Wednesday, October 26, 2022 - 4:00pm to 4:30pm
Event Calendar Category
LIDS & Stats Tea
IDSS & LIDS
Building and Room Number
A central challenge of building more powerful Graph Neural Networks (GNNs) is the oversmoothing phenomenon, where increasing the network depth leads to homogeneous node representations and thus worse classification performance. While previous works have only demonstrated that oversmoothing is inevitable when the number of graph convolutions tends to infinity, in this paper, we precisely characterize the mechanism behind the phenomenon via a non-asymptotic analysis. Specifically, we distinguish between two different effects when applying graph convolutions---an undesirable mixing effect that homogenizes node representations in different classes, and a desirable denoising effect that homogenizes node representations in the same class. By quantifying these two effects on random graphs sampled from the Contextual Stochastic Block Model (CSBM), we show that oversmoothing happens once the mixing effect starts to dominate the denoising effect, and the number of layers required for this transition is O(log N/log (log N)) for sufficiently dense graphs with N nodes. We also extend our analysis to study the effects of Personalized PageRank (PPR) on oversmoothing.
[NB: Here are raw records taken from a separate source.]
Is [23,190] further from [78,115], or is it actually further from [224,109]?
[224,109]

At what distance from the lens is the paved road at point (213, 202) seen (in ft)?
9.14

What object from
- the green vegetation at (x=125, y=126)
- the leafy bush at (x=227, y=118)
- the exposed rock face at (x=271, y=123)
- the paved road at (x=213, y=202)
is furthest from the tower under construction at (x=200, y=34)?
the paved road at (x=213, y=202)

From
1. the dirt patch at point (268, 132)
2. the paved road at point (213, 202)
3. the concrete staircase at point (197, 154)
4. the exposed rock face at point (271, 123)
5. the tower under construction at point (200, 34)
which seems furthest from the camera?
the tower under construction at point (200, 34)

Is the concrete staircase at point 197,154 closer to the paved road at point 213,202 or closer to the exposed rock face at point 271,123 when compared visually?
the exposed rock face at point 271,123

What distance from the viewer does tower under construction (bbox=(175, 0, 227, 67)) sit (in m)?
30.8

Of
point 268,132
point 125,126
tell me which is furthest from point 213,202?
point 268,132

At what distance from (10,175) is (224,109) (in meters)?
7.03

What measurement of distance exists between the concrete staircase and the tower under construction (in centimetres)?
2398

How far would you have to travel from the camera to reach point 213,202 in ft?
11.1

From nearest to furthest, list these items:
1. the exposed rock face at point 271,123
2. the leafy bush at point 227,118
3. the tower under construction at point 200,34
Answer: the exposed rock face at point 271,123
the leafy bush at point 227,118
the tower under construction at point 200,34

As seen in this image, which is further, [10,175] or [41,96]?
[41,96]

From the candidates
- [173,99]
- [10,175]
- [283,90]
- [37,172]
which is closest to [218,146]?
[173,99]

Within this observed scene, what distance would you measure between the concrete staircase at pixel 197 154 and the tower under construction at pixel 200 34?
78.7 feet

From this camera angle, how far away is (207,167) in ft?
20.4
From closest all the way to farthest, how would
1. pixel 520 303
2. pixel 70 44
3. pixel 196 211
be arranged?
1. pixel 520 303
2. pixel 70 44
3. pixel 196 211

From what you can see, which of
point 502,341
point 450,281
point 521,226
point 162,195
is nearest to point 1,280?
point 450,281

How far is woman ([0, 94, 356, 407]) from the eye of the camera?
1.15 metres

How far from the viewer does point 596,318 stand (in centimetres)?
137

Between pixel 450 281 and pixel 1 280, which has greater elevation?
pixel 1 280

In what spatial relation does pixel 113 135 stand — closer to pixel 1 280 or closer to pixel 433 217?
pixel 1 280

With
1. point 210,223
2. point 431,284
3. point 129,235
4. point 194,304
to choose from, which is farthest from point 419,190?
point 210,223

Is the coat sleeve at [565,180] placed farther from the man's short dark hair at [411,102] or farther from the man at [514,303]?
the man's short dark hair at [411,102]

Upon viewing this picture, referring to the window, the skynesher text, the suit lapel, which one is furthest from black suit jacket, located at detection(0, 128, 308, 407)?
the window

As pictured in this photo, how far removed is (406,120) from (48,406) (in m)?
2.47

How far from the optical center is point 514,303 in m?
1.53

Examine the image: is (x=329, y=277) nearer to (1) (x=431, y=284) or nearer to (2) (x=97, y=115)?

Our results suggest that while PPR mitigates oversmoothing at deeper layers, PPR-based architectures still achieve their best performance at a shallow depth and are outperformed by the graph convolution approach on certain graphs. Finally, we support our theoretical results with numerical experiments, which further suggest that the oversmoothing phenomenon observed in practice may be exacerbated by the difficulty of optimizing deep GNN models.
Joint work with Zhengdao Chen, William Wang and Ali Jadbabaie.
Xinyi Wu is a third-year Ph.D. student at IDSS and LIDS, advised by Prof. Ali Jadbabaie. Prior to MIT, she graduated from Washington University in St. Louis with a B.A. in Mathematics. Her research interests include network science and machine learning.